Recast the items as a Markdown table with the columns Number and Entry, starting at the line that contains "What distance from" and ending at the end of the items. Give each nonblank line its own numbered row, and leave the pictures out of the table.

Spatial relation data
*****
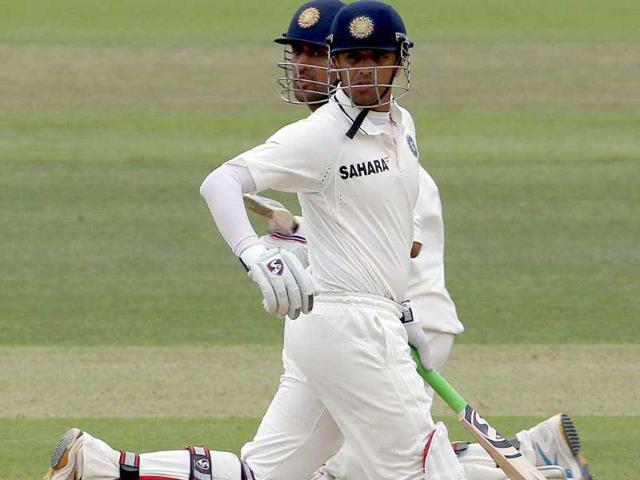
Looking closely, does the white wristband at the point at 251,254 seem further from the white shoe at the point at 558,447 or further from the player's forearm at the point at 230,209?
the white shoe at the point at 558,447

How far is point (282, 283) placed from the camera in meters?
4.95

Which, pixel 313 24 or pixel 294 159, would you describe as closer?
pixel 294 159

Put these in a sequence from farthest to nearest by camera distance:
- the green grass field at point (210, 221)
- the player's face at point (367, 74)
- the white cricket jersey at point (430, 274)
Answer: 1. the green grass field at point (210, 221)
2. the white cricket jersey at point (430, 274)
3. the player's face at point (367, 74)

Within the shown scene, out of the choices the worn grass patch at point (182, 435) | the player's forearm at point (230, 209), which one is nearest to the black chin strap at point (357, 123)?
the player's forearm at point (230, 209)

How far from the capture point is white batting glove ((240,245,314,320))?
4949 mm

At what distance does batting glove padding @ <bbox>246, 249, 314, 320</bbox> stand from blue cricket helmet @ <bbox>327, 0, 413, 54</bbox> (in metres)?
0.86

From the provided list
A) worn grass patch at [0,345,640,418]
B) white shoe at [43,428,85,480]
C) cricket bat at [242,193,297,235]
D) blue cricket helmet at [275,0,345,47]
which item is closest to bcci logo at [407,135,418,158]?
Result: cricket bat at [242,193,297,235]

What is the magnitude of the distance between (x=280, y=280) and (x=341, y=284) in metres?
0.45

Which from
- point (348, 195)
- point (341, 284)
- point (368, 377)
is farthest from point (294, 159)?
point (368, 377)

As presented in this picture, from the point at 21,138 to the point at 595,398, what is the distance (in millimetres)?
10285

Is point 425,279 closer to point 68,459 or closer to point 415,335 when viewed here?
point 415,335

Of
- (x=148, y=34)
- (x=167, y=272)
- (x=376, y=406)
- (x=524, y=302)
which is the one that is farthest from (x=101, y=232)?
(x=148, y=34)

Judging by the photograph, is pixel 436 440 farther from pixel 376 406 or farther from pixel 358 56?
pixel 358 56

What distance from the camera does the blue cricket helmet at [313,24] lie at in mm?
6473
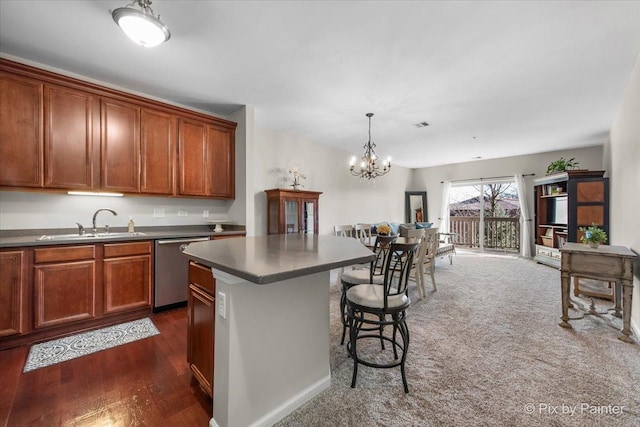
*****
__THE COMPLETED TASK__
| Number | Entry |
|---|---|
| 1 | What distance from the camera does the blue cricket helmet at [313,24] lie at in mm? |
| 2 | 6473 |